When O’Neill met the Irish Voice he was busy with his team at Theia preparing the fall 2011 collection for preview. A buyer from Saks Fifth Avenue was viewing pieces from the collections.
When the appointment came to a close the Irish Voice was given a private tour of the racks of Celtic inspired dresses soon to be worn by all New York fashionistas.
Speaking about the inspiration behind his fall 2011 collection, O’Neill said he was motivated by the Book of Kells, an illuminated manuscript of the four gospels, created by Celtic monks in 800 AD.

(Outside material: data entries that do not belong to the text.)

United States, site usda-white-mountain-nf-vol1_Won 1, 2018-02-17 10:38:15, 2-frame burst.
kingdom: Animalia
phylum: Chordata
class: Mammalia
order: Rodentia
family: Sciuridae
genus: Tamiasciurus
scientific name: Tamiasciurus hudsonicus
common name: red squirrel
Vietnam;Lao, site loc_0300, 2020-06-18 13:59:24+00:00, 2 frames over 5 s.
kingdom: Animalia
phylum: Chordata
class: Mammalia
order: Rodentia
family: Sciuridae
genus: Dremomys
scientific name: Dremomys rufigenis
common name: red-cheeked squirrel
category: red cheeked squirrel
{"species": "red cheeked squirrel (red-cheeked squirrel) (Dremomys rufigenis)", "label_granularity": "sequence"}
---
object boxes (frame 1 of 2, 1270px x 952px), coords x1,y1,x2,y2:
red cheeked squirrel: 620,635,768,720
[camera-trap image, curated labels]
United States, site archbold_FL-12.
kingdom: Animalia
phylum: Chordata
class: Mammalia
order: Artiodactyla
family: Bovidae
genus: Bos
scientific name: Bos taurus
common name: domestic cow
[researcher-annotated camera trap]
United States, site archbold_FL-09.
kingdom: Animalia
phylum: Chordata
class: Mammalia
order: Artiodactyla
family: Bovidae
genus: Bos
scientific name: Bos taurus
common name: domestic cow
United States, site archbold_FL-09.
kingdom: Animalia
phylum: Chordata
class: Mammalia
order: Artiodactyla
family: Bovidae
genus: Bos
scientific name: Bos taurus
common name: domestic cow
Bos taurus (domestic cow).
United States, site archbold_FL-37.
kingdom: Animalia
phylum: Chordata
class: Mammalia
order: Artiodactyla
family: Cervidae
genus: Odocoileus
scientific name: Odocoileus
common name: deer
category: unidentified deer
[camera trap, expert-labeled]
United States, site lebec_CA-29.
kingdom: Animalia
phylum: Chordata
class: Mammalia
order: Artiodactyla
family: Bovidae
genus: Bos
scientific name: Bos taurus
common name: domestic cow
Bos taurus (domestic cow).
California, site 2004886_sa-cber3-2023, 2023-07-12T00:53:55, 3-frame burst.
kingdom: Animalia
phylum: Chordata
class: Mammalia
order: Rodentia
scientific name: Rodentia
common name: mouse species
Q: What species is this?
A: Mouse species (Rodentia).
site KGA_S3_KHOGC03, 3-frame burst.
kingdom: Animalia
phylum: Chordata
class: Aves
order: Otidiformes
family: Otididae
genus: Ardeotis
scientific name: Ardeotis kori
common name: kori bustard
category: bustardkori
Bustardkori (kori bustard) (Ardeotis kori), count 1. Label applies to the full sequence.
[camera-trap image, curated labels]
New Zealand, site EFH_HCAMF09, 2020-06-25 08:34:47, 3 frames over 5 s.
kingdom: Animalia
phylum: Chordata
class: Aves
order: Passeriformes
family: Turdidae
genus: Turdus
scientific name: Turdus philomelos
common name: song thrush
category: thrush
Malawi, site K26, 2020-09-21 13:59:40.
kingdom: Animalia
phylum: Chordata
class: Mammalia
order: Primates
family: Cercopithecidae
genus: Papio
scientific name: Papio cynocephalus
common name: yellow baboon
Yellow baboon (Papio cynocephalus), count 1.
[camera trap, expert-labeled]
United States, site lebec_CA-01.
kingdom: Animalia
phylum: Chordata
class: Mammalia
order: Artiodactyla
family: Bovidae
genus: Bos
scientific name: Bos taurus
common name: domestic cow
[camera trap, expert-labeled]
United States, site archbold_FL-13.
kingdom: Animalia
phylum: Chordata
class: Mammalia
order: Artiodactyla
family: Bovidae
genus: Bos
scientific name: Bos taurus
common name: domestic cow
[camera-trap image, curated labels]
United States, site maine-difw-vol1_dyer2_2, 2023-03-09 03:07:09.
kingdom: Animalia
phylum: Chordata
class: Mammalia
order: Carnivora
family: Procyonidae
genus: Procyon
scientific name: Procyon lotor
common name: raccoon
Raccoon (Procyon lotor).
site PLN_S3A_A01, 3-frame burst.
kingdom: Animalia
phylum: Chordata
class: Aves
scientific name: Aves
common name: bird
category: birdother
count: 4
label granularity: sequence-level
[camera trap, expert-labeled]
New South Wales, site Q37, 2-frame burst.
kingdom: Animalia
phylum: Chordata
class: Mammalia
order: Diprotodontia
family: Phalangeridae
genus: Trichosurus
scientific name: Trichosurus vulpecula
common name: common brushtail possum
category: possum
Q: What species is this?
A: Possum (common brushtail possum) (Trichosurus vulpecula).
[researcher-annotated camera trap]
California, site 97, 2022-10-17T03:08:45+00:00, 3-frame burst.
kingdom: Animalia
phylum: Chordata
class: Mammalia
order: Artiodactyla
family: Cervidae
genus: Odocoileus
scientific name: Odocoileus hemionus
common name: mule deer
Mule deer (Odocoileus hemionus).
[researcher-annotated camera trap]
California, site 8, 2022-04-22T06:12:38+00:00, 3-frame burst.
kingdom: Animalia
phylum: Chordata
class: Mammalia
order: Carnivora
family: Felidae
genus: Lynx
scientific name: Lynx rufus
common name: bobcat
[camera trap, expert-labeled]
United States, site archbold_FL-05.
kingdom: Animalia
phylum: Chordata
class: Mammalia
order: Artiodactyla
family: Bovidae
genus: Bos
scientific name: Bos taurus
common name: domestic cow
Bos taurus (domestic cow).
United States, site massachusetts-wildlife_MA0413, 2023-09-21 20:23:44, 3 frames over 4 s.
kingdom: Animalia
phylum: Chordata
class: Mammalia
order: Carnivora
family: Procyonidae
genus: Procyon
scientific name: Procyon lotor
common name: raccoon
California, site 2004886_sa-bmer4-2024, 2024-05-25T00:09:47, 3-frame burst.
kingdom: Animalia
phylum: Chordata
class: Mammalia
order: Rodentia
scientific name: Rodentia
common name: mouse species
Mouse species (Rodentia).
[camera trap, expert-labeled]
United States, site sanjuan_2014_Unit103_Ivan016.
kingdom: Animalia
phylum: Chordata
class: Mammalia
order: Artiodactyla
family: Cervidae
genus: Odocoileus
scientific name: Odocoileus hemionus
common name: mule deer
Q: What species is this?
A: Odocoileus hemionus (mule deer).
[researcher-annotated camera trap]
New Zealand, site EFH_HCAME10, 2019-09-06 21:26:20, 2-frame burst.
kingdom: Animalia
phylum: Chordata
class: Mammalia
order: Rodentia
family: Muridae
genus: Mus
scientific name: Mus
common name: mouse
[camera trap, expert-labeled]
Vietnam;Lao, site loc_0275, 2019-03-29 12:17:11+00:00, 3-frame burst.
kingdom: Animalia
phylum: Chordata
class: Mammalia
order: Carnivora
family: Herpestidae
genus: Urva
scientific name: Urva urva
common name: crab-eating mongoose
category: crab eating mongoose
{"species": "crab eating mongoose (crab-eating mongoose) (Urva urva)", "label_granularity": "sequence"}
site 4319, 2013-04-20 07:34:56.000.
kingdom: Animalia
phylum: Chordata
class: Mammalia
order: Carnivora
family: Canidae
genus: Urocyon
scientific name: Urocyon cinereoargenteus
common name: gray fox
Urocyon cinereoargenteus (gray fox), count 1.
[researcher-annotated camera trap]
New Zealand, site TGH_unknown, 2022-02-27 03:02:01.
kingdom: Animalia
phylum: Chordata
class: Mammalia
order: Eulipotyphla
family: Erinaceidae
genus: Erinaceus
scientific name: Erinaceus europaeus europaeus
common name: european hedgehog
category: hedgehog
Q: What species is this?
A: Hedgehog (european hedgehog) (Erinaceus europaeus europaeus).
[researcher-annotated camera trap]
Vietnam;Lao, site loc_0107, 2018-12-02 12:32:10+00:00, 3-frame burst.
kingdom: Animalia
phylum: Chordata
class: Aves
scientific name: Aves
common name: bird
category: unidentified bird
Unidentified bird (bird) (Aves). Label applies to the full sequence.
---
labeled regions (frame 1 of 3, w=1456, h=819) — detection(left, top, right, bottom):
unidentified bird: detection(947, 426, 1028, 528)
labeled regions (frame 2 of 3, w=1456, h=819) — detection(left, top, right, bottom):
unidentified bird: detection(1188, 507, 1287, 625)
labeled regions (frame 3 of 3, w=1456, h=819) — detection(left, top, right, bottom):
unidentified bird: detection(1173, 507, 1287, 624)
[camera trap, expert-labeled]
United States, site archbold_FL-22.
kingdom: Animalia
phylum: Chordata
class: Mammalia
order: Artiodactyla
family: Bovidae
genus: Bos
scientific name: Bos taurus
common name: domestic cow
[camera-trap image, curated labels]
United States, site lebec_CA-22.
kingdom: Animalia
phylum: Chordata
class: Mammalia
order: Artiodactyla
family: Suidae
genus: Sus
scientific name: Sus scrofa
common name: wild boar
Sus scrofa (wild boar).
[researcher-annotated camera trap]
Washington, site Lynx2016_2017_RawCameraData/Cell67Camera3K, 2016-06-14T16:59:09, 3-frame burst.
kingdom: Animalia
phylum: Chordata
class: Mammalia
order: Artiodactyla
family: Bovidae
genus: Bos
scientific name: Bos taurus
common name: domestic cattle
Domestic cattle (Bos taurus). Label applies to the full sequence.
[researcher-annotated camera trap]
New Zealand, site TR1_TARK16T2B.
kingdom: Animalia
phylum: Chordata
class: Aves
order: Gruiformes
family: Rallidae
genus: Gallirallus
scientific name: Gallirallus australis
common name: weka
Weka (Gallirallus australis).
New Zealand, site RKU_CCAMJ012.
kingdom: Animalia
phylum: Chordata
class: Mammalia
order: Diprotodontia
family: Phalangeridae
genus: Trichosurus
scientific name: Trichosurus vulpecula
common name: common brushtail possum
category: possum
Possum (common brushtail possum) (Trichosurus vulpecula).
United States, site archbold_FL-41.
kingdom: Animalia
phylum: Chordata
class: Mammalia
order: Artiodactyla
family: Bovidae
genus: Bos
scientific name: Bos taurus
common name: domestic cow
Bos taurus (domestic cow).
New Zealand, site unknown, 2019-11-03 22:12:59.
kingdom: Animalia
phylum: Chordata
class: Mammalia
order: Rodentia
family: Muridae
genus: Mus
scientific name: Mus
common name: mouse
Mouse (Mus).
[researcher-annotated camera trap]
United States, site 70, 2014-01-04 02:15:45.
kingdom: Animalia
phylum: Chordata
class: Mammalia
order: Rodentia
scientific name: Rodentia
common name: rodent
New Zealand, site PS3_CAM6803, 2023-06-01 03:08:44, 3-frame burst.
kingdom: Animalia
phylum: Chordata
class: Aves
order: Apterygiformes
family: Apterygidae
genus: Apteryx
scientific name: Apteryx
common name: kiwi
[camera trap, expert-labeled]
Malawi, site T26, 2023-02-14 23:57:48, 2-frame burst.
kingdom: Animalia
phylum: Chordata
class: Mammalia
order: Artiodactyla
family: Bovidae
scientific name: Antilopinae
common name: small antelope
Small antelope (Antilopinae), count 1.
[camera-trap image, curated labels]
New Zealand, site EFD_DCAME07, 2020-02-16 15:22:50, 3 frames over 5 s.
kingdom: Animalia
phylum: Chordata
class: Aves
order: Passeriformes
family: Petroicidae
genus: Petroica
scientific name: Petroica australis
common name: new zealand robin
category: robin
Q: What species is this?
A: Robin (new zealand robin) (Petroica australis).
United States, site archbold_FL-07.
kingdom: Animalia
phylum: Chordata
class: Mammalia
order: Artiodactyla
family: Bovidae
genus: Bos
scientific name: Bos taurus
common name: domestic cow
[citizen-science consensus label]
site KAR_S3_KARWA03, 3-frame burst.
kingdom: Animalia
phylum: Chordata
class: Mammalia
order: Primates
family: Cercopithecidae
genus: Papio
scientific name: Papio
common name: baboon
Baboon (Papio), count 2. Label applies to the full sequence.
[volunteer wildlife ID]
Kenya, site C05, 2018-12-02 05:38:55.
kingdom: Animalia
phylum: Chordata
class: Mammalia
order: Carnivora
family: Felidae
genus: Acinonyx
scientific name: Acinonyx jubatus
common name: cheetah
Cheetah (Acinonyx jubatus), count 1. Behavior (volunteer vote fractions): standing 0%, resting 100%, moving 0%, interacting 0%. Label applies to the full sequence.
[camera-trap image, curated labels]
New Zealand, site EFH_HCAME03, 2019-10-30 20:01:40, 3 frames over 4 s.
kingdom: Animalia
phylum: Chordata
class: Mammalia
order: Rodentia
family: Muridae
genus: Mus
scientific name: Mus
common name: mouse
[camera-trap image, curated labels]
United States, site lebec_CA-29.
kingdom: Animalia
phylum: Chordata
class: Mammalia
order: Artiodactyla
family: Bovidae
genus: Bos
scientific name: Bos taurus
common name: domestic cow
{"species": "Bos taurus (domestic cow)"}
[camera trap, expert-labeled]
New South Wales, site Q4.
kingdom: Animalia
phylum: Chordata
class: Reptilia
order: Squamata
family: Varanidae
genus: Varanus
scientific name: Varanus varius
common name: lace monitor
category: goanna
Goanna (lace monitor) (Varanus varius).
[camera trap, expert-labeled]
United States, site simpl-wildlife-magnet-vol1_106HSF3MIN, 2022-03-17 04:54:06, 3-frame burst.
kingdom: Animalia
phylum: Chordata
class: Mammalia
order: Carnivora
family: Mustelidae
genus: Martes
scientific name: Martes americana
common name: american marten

“After seeing The Secret of Kells (an animated feature film nominated for an Oscar last year) I fell it love with it. It brought me immediately back to my passion for the Book of Kells when I was initially studying fashion,” explains the designer.
O’Neill’s upcoming fall collection includes classically cut dresses that incorporate the decorative swirls, Celtic knots and interlacing patterns that adorn the parchment pages of Ireland’s finest national treasure.
“I wanted to incorporate my Irish roots. We have an amazing heritage and I’m proud of that, and I want to share that with people,” said O’Neill.
Each of O’Neill’s creations have their own tales. A signature cocktail dress tells the story of Newgrange (a prehistoric monument located in Co. Meath). The dress has subtle spirals mimicking the spirals etched into the stone.
“When people hear the story of Newgrange and how old it is they are amazed,” he said.
“No one has explored our heritage in the world of fashion, so now is my time.”
O’Neill gets home twice a year. His parents run O’Neill’s bed and breakfast, which overlooks the Atlantic Ocean in Ballyheigue. (www.bedandbreakfastkerry.com)
“I love going back every year. The place is always the way I remember it,” he said.
O’Neill has become a mini-celebrity in his village. The local school was recently conducting a talk on entrepreneurs, and O’Neill’s success in the fashion world was highlighted.
“Apparently there was a picture of Bill Gates and ME on the wall,” he laughed.
Although Bening didn’t wear O’Neill’s evening gown for her Oscar appearance, he knows that achieving his ultimate goal of growing his brand is within reach.
“For now my focus will be to have my own runway show at Fashion Week in New York this year,” he said.
“It’s all go but I’m thoroughly enjoying it.”